SOURCE TEXT
========================================================================

About me: Basically, I'm pretty much a snooze-button. I'll annoy you awake but if you punch me I'll let you sleep for another five minutes!

Friday, September 23, 2005

Black Misery

Black Misery, by Langston Hughes. Illustrations by Arouni. Introduction by Jesse Jackson, and an afterword by Robert G. O'Meally. Oxford University Press, New York 1994.

Written in 1967, and half-completed at the time of his death, this work reminds me so much of the little Peanuts books that I got for my kids in the 70's, those little "Happiness is a Warm Puppy" booklets - with a simple thick-lettered sentence on one page and a cartoon on the opposite.

But Black Misery was the "flipside" of the feelgood books, and I'm amazed that I missed it when it came out in '69-'70. But this edition was very edifying, especially good also for the introduction and the afterword, which had wonderful info about the time AND the poet himself. Made me want to go find my copy of Best of Simple. (think I'll clean out the attic looking for it this weekend!)

In all honesty, this is not a children's book so much as a document of a time of integration; it's a very straightforward, simple text that cuts to the heart of the matter - revealing how difficult it can be to force two cultures together when they had been kept apart. What's great about reading it 35 years after the fact is that we can see how much has changed. For example, the phrase "Misery is when you start to play a game and someone begins to count 'eenie, meenie, minie, mo . . . " which used to continue with "catch a nigger by the toe," and I don't know if kids these days even use that any more, but I recall with fondness one summer afternoon in 1977 listening to my own children in the backyard with some friends and they used the same phrase, only it continued with "catch a TIGER by the toe."

========================================================================

Lines from a data source

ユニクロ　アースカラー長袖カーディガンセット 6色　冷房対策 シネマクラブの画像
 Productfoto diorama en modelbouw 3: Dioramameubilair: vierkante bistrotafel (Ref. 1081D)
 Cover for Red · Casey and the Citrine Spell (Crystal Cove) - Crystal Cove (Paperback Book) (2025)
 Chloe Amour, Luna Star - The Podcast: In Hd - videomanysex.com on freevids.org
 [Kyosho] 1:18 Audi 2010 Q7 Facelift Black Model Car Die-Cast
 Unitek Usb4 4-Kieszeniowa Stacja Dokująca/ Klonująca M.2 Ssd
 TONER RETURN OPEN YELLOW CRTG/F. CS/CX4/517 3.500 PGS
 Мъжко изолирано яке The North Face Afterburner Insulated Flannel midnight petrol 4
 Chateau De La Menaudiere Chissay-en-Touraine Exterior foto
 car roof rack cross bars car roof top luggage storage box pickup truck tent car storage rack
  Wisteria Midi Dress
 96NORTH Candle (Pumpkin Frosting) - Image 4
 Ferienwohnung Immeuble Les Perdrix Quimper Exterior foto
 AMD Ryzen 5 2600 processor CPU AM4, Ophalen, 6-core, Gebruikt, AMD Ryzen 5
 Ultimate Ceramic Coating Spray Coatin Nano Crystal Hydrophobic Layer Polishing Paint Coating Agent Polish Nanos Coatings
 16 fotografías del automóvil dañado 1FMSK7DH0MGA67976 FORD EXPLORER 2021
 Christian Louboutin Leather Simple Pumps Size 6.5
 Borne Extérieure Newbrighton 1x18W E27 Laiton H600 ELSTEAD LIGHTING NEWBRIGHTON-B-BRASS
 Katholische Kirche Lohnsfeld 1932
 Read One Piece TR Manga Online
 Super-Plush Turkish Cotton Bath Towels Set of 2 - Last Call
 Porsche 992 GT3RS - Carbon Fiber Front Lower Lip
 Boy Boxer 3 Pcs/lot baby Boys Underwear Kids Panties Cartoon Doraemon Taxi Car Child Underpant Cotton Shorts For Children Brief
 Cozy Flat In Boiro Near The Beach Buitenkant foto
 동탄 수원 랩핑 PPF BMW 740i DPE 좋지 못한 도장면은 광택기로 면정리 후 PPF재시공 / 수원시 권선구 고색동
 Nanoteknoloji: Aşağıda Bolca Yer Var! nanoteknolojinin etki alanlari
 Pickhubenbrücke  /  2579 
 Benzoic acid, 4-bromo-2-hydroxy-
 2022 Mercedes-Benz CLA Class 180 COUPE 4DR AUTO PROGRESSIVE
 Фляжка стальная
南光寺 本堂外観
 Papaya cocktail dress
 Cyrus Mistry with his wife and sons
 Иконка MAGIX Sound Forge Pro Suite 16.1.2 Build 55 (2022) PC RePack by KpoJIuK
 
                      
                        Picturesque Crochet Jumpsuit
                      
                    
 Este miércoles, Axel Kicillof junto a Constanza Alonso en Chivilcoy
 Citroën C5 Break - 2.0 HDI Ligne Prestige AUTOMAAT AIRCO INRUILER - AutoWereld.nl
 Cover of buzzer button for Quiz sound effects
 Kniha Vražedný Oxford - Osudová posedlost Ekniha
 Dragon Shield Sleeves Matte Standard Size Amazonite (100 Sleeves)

========================================================================

According to the book review above, who wrote the introduction to Black Misery?

Jesse Jackson